Influence of Key Shear Factors on the Shear Performance of Ultra-high Performance Fibre Reinforced Concrete Beam Containing Coarse Aggregate

Abstract

This paper assesses the effect of direct and indirect factors on the shear performance of ultra-high performance fibre reinforced concrete beam containing coarse aggregate (UHPFRC-CA) using four point loading arrangement. The obtained results were used to categorize UHPFRC-CA beam's failure mode, establish the influence of key factors on shear performance, and develop UHPFRC-CA beam's compression zone resistance and first shear cracking load equations whose results were compared with those from this research, other researchers and existing equation. Findings revealed that UHPFRC-CA beam fails in cable stayed, shear partial compression, cable stayed-diagonal tension and cable stayed-partial shear tension.
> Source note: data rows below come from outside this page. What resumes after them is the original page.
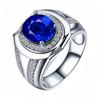 Deseo Venta Caliente Transfronteriza Anillo de Zafiro Incrustado de Diamantes Amazon Chapado en Platino Anillo con Forma de Huevo de Diamante Azul Venta al por Mayor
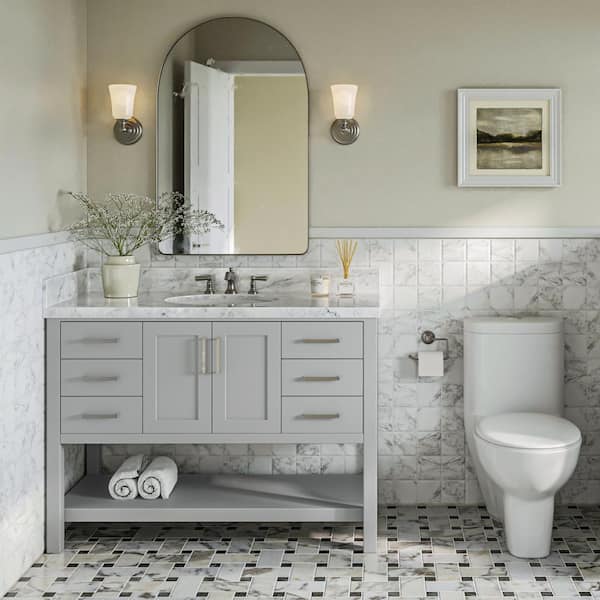 ARIEL Magnolia 48 in. W x 21.5 in. D x 34.5 in. H Bath Vanity Cabinet without Top in Grey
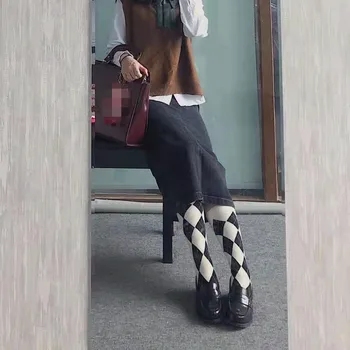 Fete Ține de Cald Stil Japonez Șosete până la Genunchi pentru Femei Sockings Model Romb Toamna Iarna Bumbac 1Pair Stil de Colegiu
Shear span-depth ratio (a/d) has the most influence on the beams' failure mode. Higher percentage volume of steel fibre improves ultimate load capacity and midspan displacement resistance at failure load. Hooked-end steel fibre improves deformation (crack width and midspan displacement at failure load) resistance. Higher a/d is more beneficial to midspan displacement resistance at failure load than load capacity; while lower stirrup spacing leads to higher midspan displacement at failure load. Finally, the developed first shear cracking load equation can adequately capture the true first shear cracking load of UHPFRC-CA beam; and the developed compression zone resistance equation can be conveniently used to represent the joint contribution of compressive strength and fibre factor to UHPFRC-CA beam's shear resistance.